March 11, 2009 For those suffering from degenerative eye diseases, abilities which most of us take for granted like following white lines on roads and sorting socks can have a huge impact on quality of life. "Bionic-eye" technologies that can artificially restore sight are creeping closer to reality and now one of the most promising systems to grace our pages - the Argus II Retinal Implant - is beginning to reap rewards in the real world with positive outcomes reported in the preliminary results of the device's feasibility study and personal stories beginning to emerge of the difference this technology can make to peoples lives.
Ron lost his sight 30 years ago as a result of retinitis pigmentosa, a group of inherited eye diseases that cause degeneration of the retina, and he is now one of 17 people across the world to be fitted with the Argus II as part of a three-year feasibility study. The results so far are promising, and the retinal implant technology is bringing hope to thousands of people with advanced retinal disease.
The second-generation Argus uses a camera and video processor mounted on sunglasses to send captured images wirelessly to a tiny receiver on the outside of the eye. In turn, the receiver passes on the data via a tiny cable to an array of electrodes which sit on the retina - the layer of specialized cells that normally respond to light found at the back of the eye.
When these electrodes are stimulated they send messages along the optic nerve to the brain, which is able to perceive patterns of light and dark spots corresponding to which electrodes have been stimulated. Second Sight Medical Products Inc, the developer of the retinal device, has been encouraged by the results of the trial to date. Robert Greenberg, MD, PhD, President and CEO said Second Sight “will be expanding the trial enrollment in order to strengthen our data, further demonstrate clinically meaningful performance and begin the process of seeking market approval”.

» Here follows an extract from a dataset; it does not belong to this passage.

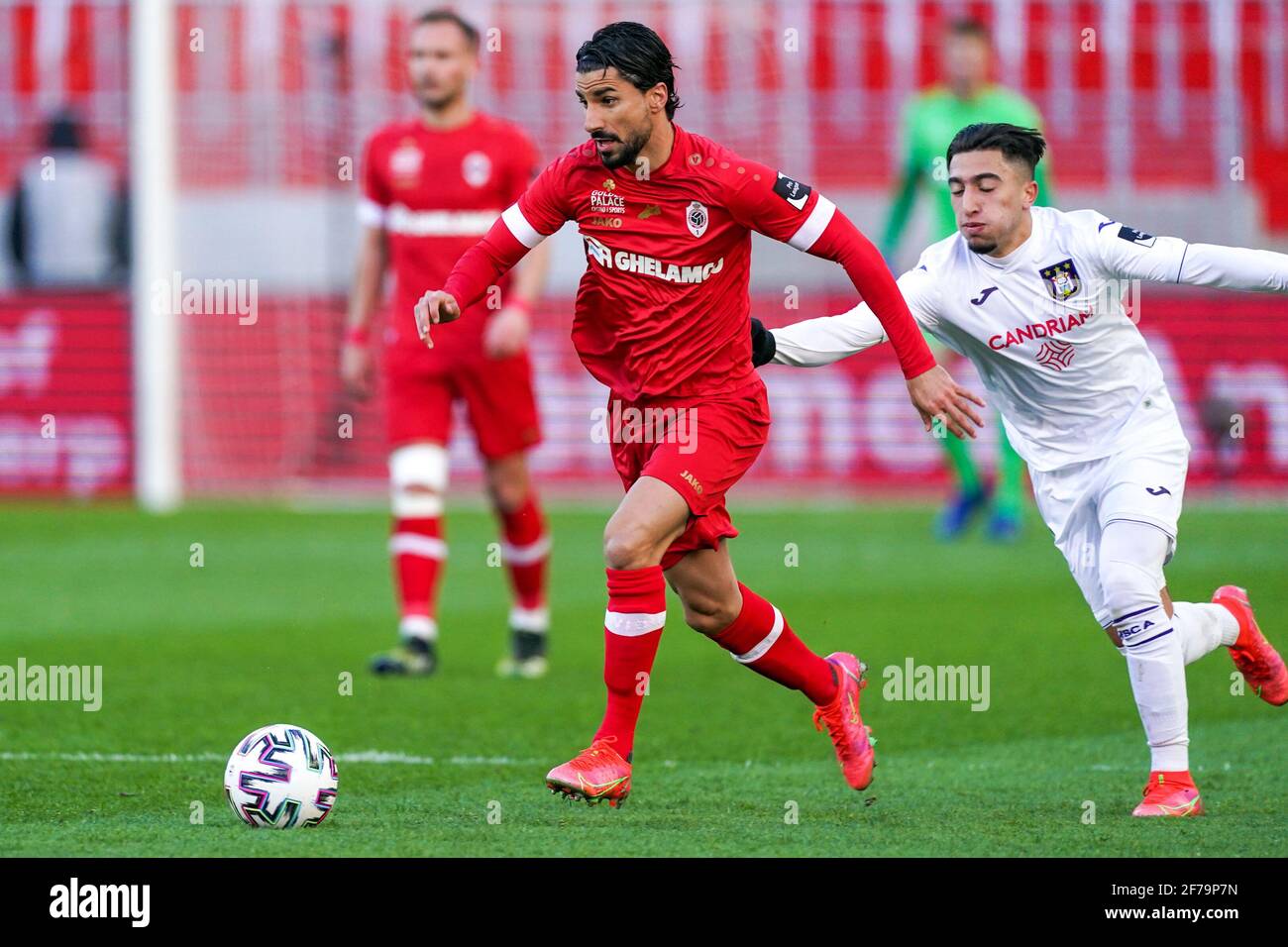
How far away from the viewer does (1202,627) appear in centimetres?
553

Preliminary results from the Argus II feasibility study were presented last month. According to Mark Humayun, MD, PhD, Professor of Ophthalmology at the Doheny Eye Institute at USC, there were no device failures and few serious adverse events occurred in the 17 subjects that have been enrolled in the study for an average of 14 months. Participants were frequently able to locate a door up to 20 feet away and walk to the end of a 20 foot line drawn on the floor.
Ron told the BBC: "For 30 years I've seen absolutely nothing at all, it's all been black, but now light is coming through. Suddenly to be able to see light again is truly wonderful.
"I can actually sort out white socks, grey socks and black socks," and has been able to help his wife with the washing, sorting white from coloured items and using the washing machine.
He cannot see shapes, but picks up "grades of light" and says his one ambition at the moment "is to be able to go out on a nice, clear evening and be able to pick up the moon."
Consultant retinal surgeon Lyndon da Cruz, who carried out Ron's operation said the patients were starting to get meaningful visual stimuli from the technology.
"The trial remains inspiring in terms of presenting a very real and tangible step forward in treating patients with total vision loss." said Mr da Cruz.
There is still a long way to go, and much hard work to be done, but it's very positive news for thousands of people like Ron.